2You Experience Panic Attacks
Panic attacks, or overwhelming feelings of danger or doom, are common in people with anxiety disorders, Anxiety.org says. Panic attacks can be debilitating, and if they happen frequently or chronically — especially if no known triggers are present — it can mean that you have an anxiety disorder. If you’ve been stressed out a lot lately, and you start having panic attacks, that’s an indication that your stress might be affecting your mental health.
3You Feel Pressure Or Tightness In Your Chest & Throat
Chest pain is a common symptom of anxiety and panic attacks, according to ADAA. And some research suggests that as many as one out of four people seeking treatment for chest pain are actually experiencing some form of anxiety or panic disorder.
While chest pain can happen in response to a stressful event, someone with anxiety may experience it as part of an ongoing cluster of symptoms that persist for six months or more, according to Wilson.
4You Feel Worn Out & Exhausted …
Feeling exhausted is a common symptom of anxiety, Bustle writer Carolyn Steber previously wrote. Managing the symptoms of panic and anxiety on an ongoing basis can be both mentally and physically draining, and you might feel worn out if you’re anxiety symptoms have been on blast lately. While stress can be tiring, someone with anxiety may manage ongoing or extreme fatigue as a result of persistent symptoms that aren’t subsiding.
5… But You Can’t Fall Or Stay Asleep
Sleep problems and anxiety symptoms can co-exist in a frustrating feedback loop. While racing thoughts, fears, and tension can throw a wrench in your nighttime sleep schedule, chronic sleep disorders can also contribute to anxiety, the National Sleep Foundation says.

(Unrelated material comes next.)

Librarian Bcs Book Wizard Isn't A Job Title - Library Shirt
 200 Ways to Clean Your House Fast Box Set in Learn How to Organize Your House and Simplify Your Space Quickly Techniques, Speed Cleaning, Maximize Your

While stress can negatively impact sleep, someone without an anxiety disorder will resume healthy sleeping patterns once the stressful event has passed, Wilson says. For a person managing anxiety, however, sleep disruptions can become chronic, and persist over months or years.

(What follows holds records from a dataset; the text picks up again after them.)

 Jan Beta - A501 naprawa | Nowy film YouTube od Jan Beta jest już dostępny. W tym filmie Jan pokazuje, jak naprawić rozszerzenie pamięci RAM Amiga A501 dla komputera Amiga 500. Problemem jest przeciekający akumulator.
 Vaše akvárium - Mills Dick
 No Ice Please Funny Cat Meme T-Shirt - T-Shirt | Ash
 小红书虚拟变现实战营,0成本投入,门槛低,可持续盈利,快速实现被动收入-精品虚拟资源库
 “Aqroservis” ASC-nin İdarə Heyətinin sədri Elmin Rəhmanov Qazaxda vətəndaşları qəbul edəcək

6You Experience Hyperventilation Or Breathing Problems
Shallow breathing and hyperventilation are common in anxiety disorders, Katharina Star, PhD, wrote for Verywell Mind. Rachael Rifkin for Headspace noted that shallow breathing activates the sympathetic nervous system, which triggers the fight or flight response. Additionally, the fight or flight response can also contribute to hyperventilation and restricted breathing. If you’re experiencing repetitive hyperventilation or breathing issues that can’t be medically explained otherwise, you might be dealing with an anxiety disorder.
7You Can’t Concentrate
Brain fog and having trouble concentrating are common signs of anxiety disorders, Wilson says. If your anxious feelings are not resolving on their own over a period of time, and you’re noticing that you can’t concentrate very well on a regular basis, there’s a good chance that anxiety might be a contributing factor.
8You Basically Worry *A Lot*
If your stress symptoms or anxious feelings are happening a lot, and they persist for six months or more, you might be dealing with generalized anxiety disorder, Wilson says. Feeling worried without relief, especially if you’re not feeling better after a stressful situation has resolved, can mean that professional support might be helpful for addressing your mental health.
If chronic stress is negatively impacting your daily life, talk to your doctor about ways to manage stress and anxiety, Wilson says. Your doctor might refer you to a mental health professional who can help you work through your stress and anxiety, Wilson says. Your therapist may also teach you applied relaxation techniques to help you manage your symptoms.
Experiential therapy programs such as yoga, equine-assisted therapy, culinary arts therapy, art therapy, music therapy, adventure therapy, among others can help identify triggers of anxiety and help you cope with somatic responses, notes Wilson. When it comes to treatment for anxiety, you’ve got a lot of options, so it might help to reach out to your doctor and discuss the best approach for you.